We can grasp the reality that two 110-story towers were just stripped from our skyline, but no one can conceive of 10,000 people slain in the space of an hour, of body parts strewn in the streets, of office workers holding hands as they leaped from the 80th floor. Is it six or seven? We can work with that.

I first heard the news from a high school principal – a plane had hit the World Trade Center. My first thought was, wow. My second was whether I would have to cancel an interview in Connecticut scheduled for that afternoon. News can be so inconsiderate of a person’s previous plans.

Then I climbed the steps to the elevated subway platform and took in the view of the burning towers across the East River. The towers had not yet collapsed but it was already clear from the damage that thousands of lives had probably been lost.

A man was trying desperately to dial on his cell phone but the circuits were down.

“I was there at 8 this morning,” he said to all of us and nobody in particular. “I worked there.”

The Queens subway is a snapshot of the multi-ethnic fabric of New York and I wondered if the mainly working-class immigrants would feel like this attack was aimed at them or just at the power structure of their current home. No one else had any such doubts, as far as I could tell.

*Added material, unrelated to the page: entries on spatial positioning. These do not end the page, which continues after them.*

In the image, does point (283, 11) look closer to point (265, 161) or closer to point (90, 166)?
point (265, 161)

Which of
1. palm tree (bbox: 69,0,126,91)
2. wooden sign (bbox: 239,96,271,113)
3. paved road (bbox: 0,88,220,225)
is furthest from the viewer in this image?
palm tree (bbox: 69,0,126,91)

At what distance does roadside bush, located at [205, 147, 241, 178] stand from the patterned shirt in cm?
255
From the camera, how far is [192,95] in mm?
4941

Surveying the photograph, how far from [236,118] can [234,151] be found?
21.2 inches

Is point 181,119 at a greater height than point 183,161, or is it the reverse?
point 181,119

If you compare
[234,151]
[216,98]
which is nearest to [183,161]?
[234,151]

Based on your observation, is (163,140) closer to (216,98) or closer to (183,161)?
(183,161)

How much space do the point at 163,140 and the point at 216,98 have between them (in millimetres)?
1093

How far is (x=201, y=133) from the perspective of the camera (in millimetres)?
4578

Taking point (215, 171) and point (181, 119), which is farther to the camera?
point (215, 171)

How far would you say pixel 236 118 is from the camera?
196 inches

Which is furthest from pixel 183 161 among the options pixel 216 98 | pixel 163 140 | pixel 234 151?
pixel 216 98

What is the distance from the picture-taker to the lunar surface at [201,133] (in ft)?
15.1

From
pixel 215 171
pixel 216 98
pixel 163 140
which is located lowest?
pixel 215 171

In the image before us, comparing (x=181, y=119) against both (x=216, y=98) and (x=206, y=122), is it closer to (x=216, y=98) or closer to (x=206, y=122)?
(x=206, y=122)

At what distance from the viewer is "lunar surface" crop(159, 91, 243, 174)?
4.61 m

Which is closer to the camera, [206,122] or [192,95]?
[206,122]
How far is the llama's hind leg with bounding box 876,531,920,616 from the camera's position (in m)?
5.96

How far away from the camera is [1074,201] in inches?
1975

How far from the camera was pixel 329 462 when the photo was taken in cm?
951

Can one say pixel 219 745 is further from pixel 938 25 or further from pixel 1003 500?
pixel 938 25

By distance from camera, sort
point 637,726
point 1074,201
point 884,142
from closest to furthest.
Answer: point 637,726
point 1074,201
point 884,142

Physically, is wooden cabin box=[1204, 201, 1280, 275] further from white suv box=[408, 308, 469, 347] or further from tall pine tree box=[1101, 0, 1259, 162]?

“It’s crazy, everywhere it’s crazy, where are you going to go?” a Latina woman asked me, as an Indian shared what few details he had with a Korean lady and a Chinese man. At Rockefeller Plaza, subway passengers were amazed, but animated. The scale of the tragedy simply didn’t make sense yet.

I was in London when the news broke that Princess Diana had been killed in a car crash in Paris and it felt much like that. People went about their daily business in the morning and absorbed the shock in the afternoon. The outpourings of grief didn’t really reach the streets until evening.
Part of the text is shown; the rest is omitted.